The Crimes of Grindelwald also sees the return of New York City’s magical saviors: Newt, Tina (Katherine Waterston), Jacob (Dan Fogler), and Queenie (Alison Sudol). Jacob and Queenie’s romantic antics offer a nice comedic respite from Grindelwald’s dastardly deeds, while Tina and Newt’s awkward “will they/won’t they” flirtations are delightful.
The compelling drama here is over whether Newt will join the fight against Grindelwald or remain on the sidelines with his pets. Grindelwald’s name may be in the title, but Newt is equally important since he’s the one who’s been given the task to defeat the evil wizard. Dumbledore says he admires Newt because he does not seek power but instead, “simply asks, is a thing right?” It’s a subtle description of Newt, but a powerful one. Unlike Dumbledore, Harry, or even Luke Skywalker, Newt – as far as we know – doesn’t hail from some great family or have a destiny that was foretold in an ancient prophecy; his superpower is simply his moral compass. Redmayne portrays his character’s inner turmoil well, easily capturing Newt’s boyish delight whenever he’s around one of his magical creatures and looking melancholy and full of dread when dealing with less pleasant matters like death and war.

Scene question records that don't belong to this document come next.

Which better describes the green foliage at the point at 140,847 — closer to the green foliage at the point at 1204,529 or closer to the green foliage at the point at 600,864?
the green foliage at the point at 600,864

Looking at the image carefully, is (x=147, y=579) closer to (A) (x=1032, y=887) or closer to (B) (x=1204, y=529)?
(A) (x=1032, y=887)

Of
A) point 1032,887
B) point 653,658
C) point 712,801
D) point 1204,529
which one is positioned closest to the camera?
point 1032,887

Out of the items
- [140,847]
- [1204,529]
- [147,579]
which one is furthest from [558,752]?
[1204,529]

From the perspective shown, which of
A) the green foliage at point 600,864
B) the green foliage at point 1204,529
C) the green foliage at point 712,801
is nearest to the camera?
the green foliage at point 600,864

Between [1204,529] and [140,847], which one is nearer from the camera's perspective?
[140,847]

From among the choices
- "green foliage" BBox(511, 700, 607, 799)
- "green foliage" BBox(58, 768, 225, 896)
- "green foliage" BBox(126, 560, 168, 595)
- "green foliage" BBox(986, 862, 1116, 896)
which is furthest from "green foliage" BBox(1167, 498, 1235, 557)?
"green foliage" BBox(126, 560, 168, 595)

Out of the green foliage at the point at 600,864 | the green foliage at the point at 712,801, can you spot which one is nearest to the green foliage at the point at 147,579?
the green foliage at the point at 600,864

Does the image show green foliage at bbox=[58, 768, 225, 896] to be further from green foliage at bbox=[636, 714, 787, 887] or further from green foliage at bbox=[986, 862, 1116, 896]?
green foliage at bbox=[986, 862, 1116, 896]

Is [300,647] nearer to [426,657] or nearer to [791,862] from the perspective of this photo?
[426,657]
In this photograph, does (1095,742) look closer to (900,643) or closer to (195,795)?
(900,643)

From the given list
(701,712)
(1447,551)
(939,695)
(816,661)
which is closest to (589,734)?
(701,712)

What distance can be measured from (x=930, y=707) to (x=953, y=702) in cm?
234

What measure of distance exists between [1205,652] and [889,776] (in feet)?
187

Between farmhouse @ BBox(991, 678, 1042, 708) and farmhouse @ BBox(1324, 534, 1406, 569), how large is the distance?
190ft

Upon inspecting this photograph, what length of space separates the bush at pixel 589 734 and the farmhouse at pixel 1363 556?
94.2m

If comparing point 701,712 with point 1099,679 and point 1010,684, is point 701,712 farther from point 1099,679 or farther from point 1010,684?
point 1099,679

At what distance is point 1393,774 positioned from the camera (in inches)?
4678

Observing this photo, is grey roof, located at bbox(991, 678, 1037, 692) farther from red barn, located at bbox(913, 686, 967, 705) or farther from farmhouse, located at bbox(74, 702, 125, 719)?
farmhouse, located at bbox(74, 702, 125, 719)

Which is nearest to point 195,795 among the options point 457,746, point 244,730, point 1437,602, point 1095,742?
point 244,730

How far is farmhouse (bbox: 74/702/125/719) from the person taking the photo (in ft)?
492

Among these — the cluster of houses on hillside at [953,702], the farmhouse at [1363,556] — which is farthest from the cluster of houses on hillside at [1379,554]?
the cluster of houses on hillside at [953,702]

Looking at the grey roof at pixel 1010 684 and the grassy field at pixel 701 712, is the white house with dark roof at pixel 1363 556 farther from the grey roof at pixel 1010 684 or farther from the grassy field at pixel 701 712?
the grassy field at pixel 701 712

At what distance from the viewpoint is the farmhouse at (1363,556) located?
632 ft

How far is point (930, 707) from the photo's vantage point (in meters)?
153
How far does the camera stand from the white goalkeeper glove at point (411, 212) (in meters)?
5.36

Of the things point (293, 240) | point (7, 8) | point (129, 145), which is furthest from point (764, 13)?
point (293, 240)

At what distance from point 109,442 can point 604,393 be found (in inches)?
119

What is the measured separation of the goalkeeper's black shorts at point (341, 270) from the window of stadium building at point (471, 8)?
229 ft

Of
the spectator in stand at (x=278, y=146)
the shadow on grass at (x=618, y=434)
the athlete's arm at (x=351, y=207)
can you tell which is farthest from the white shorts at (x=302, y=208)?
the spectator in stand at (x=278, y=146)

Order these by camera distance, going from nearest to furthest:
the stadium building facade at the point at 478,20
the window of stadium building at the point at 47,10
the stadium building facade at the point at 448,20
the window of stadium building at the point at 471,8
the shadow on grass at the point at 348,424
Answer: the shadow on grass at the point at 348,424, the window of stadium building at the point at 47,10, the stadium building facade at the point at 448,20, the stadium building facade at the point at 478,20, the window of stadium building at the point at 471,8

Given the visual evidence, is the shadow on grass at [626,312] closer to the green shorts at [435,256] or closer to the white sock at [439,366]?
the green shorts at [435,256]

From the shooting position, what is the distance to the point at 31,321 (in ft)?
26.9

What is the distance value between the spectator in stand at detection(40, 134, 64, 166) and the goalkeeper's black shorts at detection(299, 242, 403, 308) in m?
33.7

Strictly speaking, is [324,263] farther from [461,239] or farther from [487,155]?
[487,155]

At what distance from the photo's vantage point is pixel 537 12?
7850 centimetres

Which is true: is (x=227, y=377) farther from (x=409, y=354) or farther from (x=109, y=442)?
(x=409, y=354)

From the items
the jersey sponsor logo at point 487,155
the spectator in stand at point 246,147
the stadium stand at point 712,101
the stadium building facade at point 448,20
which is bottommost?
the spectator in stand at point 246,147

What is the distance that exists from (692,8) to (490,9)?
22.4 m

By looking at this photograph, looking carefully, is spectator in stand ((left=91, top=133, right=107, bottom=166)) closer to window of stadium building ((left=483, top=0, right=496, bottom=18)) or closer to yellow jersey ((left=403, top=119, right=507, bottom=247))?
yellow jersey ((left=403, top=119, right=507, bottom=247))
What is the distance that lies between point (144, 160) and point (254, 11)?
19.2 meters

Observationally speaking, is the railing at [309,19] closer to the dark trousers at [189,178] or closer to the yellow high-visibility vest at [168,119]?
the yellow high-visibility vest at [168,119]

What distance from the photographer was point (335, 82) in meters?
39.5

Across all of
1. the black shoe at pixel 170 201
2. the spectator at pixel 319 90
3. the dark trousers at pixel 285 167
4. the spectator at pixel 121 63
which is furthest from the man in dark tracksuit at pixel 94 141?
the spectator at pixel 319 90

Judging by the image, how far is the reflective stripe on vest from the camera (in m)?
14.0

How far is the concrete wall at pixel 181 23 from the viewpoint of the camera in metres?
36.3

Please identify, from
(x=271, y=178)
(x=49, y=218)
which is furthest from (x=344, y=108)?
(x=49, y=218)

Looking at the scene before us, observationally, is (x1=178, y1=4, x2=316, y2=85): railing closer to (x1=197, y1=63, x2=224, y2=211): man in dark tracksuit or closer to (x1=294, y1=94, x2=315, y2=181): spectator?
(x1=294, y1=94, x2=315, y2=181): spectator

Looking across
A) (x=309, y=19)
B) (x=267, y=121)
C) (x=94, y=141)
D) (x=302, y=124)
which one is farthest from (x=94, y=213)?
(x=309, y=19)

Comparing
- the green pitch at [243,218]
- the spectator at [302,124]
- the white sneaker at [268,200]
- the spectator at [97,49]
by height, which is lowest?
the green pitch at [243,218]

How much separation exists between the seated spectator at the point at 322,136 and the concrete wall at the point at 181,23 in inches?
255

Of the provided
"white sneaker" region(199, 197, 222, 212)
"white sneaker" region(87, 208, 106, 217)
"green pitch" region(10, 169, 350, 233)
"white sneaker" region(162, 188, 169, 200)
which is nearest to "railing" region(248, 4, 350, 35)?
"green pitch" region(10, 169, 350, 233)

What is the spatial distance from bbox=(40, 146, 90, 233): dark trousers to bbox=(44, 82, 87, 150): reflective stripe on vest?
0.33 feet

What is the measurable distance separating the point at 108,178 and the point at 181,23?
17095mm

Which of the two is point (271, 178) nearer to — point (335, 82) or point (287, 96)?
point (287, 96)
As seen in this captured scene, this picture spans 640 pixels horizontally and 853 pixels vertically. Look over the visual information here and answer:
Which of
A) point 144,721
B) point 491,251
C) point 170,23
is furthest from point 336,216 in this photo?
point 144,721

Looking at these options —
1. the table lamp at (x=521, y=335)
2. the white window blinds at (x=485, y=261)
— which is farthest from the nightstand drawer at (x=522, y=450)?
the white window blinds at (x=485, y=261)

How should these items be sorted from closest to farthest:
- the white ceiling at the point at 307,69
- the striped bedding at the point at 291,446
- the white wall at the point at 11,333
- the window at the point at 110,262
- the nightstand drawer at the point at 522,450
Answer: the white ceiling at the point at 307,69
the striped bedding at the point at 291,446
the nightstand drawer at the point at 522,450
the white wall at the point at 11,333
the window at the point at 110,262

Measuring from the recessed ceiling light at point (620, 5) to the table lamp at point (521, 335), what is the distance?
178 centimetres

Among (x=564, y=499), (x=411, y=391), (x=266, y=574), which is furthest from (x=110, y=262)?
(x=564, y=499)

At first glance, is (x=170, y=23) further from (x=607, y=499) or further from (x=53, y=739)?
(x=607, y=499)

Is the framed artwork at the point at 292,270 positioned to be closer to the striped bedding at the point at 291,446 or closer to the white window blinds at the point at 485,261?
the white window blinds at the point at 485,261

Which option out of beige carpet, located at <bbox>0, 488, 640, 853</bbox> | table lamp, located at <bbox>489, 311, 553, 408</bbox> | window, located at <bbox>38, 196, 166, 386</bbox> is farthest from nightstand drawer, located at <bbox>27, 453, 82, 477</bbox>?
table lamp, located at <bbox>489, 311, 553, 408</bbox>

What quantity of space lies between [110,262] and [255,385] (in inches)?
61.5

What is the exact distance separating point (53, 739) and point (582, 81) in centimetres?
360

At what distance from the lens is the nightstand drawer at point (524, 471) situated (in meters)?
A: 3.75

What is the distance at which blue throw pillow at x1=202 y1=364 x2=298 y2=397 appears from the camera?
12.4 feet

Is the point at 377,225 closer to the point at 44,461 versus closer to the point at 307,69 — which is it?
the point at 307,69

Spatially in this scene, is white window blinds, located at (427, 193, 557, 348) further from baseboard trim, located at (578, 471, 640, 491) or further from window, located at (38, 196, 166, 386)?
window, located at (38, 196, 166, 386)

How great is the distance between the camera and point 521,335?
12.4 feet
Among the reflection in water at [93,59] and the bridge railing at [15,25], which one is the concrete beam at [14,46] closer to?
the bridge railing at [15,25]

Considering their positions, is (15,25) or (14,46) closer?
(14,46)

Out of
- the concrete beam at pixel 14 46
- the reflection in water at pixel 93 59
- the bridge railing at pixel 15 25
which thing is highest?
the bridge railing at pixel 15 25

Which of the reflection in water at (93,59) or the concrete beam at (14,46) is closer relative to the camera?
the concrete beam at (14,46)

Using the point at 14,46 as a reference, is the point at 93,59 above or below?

The rest of the supporting cast ranges from good to forgettable, with many of them being used as throwaway plot devices. An exception is Zoe Kravitz as Leta Lestrange, who effectively plays her character with an air of mystery that makes her unpredictable. Rowling’s script leaves enough vagueness there to keep me questioning which side of the war Leta will end up on.
On the other end of the spectrum, Ezra Miller’s return as Credence Barebone is disappointing. The powerful Obscurial is all brooding and sadness, and not much else. Credence needed more development after the first film, especially since he’s the MacGuffin at the center of this movie, and he doesn’t get it. From a story perspective, his emotional state makes sense – the kid is desperately searching for his real family after the woman who raised him treated him like garbage – so he has every right to brood, but it doesn’t suit Miller well. He’s proven himself to be an expressive actor in films like Justice League and Trainwreck. This time around, however, Miller is harkening back to his indie movie days (e.g. We Need to Talk About Kevin), and while he’s more than capable of pulling off the doom-and-gloom look a more nuanced side of Credence is needed going forward.
Accompanying Credence on much of his journey is Nagini (Claudia Kim), but while her appearance may have been highly anticipated, she feels tacked on and unnecessary apart from her connection to Voldemort. However, there are some cool human-to-snake transformations, further showcasing how far visual effects have come since The Deathly Hallows Part 2 in 2011.